Though they were wearing masks, the smiles were obvious as four friends emerged from the back door of Averett University’s gymnasium Saturday morning.
They had all just received their first dose of the COVID-19 vaccine, and they were in celebratory moods.
The women were all proud of being a part of history, as they said, after taking part in the first of hopefully many large-scale vaccination events in the Dan River Region.
“I had a former student who took me to the table and a former student who got to give me my shot, so that was really cool,” said Jennifer Watson, a history teacher at Tunstall High School.
Tara Mills, also a history teacher at Tunstall, put the moment into perspective — how distributing the vaccine widely will slowly lead to a return to normal life.
“We really miss the students back in class full time,” Mills said. “We want it to be safe. We miss their energy.”
Along with friends Edna Combs and Joan Graham, the four women were equal parts excited and relieved to have the opportunity to get the vaccine this early.
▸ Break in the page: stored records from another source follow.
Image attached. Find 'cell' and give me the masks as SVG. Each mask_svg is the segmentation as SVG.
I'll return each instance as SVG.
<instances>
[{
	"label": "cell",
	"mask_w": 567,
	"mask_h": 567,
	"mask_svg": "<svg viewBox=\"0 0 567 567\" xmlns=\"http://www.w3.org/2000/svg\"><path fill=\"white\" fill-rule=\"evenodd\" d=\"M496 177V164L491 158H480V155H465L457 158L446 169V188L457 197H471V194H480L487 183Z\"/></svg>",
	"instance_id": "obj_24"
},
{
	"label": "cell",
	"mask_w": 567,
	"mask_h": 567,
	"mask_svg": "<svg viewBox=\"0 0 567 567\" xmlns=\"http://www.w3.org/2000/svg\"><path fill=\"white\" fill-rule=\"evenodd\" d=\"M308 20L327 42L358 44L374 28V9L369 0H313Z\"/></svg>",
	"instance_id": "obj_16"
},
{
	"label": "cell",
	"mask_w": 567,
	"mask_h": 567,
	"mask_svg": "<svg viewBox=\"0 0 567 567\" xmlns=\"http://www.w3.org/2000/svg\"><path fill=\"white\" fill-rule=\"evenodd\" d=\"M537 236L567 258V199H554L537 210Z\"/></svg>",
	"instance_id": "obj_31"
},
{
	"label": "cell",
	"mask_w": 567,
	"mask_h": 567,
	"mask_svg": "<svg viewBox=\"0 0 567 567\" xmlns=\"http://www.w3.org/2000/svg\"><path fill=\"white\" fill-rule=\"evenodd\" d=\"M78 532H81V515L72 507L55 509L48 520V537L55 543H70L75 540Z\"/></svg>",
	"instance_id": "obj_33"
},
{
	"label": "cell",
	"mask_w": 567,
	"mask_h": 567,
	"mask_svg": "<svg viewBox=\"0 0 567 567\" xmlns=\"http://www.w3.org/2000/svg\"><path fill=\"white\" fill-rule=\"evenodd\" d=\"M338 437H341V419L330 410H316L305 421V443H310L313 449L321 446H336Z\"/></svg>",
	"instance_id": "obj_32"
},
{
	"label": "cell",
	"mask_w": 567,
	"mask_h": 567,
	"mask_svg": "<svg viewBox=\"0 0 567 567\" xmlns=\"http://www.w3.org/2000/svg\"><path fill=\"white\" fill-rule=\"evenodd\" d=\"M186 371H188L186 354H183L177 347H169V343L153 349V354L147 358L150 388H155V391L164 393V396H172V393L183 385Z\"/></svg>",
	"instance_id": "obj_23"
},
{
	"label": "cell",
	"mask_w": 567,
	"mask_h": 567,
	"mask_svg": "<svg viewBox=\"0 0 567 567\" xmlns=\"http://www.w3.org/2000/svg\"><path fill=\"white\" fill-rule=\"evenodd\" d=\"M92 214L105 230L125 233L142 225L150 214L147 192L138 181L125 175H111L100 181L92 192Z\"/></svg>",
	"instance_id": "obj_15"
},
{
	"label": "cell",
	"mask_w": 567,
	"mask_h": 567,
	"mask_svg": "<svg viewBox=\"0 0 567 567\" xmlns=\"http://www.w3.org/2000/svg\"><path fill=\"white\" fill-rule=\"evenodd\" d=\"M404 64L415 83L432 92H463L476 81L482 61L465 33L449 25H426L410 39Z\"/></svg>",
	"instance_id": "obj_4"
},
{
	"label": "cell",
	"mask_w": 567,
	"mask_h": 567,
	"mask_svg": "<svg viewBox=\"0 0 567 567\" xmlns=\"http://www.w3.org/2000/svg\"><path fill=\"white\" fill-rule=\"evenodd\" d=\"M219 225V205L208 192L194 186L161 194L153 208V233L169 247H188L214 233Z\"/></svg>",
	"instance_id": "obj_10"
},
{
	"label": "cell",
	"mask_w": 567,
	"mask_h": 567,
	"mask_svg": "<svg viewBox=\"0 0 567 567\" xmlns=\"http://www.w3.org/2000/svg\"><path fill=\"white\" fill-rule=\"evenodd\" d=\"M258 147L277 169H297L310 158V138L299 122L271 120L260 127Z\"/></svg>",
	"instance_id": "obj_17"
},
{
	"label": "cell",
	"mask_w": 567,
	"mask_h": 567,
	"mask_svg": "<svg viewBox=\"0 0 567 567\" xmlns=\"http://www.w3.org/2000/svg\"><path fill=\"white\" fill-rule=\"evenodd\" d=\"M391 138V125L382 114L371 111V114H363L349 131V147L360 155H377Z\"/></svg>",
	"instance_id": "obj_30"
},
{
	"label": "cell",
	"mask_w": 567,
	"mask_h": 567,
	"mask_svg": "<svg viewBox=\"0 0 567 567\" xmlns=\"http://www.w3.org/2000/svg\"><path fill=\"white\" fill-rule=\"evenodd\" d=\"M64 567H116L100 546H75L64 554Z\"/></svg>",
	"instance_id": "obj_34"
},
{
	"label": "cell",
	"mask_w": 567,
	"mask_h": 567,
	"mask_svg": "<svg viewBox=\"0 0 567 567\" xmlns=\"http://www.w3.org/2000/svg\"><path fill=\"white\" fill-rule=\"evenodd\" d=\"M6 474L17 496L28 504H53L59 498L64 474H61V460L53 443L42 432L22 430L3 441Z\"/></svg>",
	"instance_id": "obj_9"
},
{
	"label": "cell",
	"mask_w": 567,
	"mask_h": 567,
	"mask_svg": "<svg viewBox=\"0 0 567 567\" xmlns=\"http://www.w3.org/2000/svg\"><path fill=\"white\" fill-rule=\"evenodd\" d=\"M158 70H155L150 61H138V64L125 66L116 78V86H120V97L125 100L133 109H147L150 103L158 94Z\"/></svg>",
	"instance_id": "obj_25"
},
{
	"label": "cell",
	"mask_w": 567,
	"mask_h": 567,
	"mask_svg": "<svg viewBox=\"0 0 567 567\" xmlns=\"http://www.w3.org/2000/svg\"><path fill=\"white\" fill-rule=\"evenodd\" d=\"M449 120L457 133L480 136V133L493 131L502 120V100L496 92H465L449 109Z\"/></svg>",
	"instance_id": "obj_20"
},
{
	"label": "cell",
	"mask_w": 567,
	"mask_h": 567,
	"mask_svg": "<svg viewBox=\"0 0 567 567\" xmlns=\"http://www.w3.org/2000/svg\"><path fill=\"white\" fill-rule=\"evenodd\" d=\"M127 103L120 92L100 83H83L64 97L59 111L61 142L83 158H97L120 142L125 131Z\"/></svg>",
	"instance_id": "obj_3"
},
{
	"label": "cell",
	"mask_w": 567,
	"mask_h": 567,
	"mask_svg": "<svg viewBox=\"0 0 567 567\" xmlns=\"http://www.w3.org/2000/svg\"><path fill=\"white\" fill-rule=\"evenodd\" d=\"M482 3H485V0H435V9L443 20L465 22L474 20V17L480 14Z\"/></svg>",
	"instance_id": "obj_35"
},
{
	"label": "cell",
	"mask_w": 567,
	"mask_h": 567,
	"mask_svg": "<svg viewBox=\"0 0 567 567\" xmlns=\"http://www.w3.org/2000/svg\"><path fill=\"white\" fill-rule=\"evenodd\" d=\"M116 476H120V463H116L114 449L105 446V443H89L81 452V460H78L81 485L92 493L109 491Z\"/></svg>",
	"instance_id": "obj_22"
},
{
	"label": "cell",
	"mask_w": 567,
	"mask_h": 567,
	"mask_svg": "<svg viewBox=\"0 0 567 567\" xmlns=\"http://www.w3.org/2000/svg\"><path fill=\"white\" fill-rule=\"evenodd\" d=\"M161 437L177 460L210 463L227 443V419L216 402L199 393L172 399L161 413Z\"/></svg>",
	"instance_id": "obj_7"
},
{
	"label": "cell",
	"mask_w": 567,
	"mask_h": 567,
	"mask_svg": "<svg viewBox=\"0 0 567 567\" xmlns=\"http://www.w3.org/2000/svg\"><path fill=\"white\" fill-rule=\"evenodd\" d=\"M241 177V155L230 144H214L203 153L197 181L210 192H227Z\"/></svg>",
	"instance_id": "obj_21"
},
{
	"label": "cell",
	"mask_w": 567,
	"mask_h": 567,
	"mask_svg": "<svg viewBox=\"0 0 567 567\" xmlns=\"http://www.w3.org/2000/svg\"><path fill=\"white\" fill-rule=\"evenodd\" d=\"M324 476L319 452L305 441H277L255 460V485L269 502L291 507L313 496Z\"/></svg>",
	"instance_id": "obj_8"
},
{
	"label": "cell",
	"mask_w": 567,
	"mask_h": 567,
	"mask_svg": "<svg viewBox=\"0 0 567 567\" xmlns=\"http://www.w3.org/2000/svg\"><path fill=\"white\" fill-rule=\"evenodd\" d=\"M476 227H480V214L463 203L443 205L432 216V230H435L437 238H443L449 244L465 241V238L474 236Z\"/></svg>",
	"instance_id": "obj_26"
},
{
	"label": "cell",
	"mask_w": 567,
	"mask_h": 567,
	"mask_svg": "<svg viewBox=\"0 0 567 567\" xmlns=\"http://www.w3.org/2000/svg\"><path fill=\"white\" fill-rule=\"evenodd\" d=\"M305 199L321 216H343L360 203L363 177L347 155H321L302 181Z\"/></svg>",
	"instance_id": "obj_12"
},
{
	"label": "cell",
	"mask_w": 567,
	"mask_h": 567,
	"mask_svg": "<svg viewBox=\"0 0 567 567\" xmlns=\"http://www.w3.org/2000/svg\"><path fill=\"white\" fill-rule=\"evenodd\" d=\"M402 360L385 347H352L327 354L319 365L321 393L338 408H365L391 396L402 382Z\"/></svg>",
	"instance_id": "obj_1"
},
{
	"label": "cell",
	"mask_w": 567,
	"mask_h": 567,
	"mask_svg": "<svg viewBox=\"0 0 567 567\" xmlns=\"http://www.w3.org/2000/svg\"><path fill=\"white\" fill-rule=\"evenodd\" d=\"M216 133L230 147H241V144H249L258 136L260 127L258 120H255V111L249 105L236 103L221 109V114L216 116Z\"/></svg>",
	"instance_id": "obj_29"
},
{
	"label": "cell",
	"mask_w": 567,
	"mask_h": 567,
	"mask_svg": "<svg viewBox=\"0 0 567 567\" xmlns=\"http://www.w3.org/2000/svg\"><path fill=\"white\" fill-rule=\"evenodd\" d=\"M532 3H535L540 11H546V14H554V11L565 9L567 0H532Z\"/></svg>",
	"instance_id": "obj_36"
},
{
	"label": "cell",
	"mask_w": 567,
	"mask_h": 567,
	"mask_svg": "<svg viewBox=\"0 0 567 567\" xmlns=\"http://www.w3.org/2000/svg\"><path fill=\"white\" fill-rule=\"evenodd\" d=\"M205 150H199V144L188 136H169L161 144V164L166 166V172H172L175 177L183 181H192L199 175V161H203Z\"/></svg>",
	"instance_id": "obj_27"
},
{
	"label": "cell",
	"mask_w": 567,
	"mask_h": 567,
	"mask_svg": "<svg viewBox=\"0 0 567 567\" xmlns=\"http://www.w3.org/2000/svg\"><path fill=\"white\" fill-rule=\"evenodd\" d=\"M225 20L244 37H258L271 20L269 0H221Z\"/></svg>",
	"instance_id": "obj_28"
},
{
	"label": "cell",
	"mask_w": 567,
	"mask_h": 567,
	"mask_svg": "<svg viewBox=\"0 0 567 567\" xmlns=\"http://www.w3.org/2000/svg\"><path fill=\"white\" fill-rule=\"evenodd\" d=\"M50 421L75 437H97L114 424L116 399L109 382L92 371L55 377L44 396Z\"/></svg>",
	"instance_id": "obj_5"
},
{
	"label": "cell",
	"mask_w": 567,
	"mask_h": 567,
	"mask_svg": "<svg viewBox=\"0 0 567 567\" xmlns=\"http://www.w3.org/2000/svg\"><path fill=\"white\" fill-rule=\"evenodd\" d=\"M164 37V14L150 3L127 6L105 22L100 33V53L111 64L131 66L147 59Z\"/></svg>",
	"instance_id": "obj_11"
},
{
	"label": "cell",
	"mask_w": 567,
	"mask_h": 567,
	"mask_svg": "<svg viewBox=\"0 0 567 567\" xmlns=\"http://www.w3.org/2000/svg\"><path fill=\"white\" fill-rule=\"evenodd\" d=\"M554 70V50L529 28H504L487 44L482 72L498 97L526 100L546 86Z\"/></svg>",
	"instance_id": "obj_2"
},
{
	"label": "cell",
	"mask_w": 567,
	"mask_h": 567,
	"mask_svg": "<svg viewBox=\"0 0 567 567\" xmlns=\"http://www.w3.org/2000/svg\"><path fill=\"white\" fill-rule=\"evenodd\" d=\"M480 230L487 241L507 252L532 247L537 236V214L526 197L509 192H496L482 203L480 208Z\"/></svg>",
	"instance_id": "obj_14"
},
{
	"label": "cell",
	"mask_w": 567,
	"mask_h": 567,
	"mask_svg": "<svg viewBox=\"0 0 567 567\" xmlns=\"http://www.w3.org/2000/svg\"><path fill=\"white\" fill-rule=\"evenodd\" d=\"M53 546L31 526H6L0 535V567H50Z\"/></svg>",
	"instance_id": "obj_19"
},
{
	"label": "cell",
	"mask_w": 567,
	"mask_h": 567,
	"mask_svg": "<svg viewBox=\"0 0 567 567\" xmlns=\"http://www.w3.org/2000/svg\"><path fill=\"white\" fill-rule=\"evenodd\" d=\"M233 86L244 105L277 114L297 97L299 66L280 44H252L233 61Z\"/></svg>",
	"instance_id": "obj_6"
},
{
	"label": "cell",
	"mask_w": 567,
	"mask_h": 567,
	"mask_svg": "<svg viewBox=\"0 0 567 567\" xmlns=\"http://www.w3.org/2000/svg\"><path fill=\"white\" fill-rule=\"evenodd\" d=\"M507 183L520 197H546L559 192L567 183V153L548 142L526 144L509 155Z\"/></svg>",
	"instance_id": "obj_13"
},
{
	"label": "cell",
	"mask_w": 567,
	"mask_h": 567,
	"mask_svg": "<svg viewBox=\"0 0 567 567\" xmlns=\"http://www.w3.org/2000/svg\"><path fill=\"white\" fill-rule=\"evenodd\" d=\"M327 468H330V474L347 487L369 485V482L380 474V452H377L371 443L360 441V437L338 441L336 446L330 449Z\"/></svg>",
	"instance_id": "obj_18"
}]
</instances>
They urged many of their friends and colleagues to also sign up to receive the vaccine when they can.
“We want to keep that spread from happening,” Watson said.
Event comes together quickly
Saturday’s vaccination event came together quickly through the Pittsylvania-Danville Health Department’s coordination with Averett, Danville Community College, Sovah Health-Danville, Pittsylvania County and the city of Danville.
“We pulled this event together based on a commitment that was made on Monday, and we’re here on Saturday vaccinating 1,000-plus citizens. That demonstrates the power of community,” said John Kent, chief operating officer at Sovah Health.
Kent added that the hospital and its numerous partners hope to administer 2,000-3,000 vaccines per week going forward.
“In order to get to that, we clearly have to get ourselves ramped in terms of the number of events that we can do,” he said. “Our goal is to do one of these events a week as long as the vaccine supplies hold.”
The Danville Community Market was identified as a possible site for a future vaccination event, as well as Averett again potentially.
The university’s North Campus served as a prime location to allow roughly 1,000 pre-registered individuals in Phase 1a and 1b of the vaccination distribution tiers to receive their first dose.
“There’s nothing more important than the health of this community,” Averett President Tiffany Franks said. “We had to figure out how to scale this in a much larger way.”
Health department officials said appointment slots filled rather quickly. The hospital contacted area physicians and asked them to identify their elderly or most at-risk patients, and registration links were sent to those people accordingly.
“I’m glad to see people want the vaccine,” said Chris Garrett, local emergency health director. “The early reports before the vaccine was released, there were a lot of questions about whether they wanted to get vaccinated or not. Now that it’s here, people are saying, ‘OK, it sounds good, let’s go do this,’ and I’m glad they’re coming.”
Pleased with turnout
Dr. Scott Spillmann, director of the Pittsylvania-Danville Health District, was similarly pleased with the turnout Saturday, especially considering the number of people who qualify for Phase 1b of the distribution.
“At the health department we’ve been advised that everybody in 1b is equal priority, and category 1b is quite large and is roughly 40-50% of the population depending on where you live,” he said. “If you think of anybody that does a service that you need, that pretty much fits into 1b.”
June Milam, of Hurt, is retired from teaching full time, but she still serves as a substitute in Pittsylvania County Schools. She said she received a registration link from Superintendent Mark Jones and jumped at the chance to receive the vaccine.
“This beats a ventilator any day,” she said. “It was very important for me. I’m just happy to be able to get it, to get scheduled and be here.”
Milam, like all other vaccine recipients on Saturday, will be back at Averett on Feb. 20 to receive the second dose.
“It gets scarier every day. It’s become a troublesome thing every day,” she said of the pandemic. “I’m happy to get the vaccine, and I’ll be happy to get the second dose.”
For those still waiting for an opportunity to get vaccinated, Spillmann continued to urge patience.
“Everybody wants to be protected,” he said. “What I would just ask is please be patient. We know you want it, and we absolutely want you to have it.”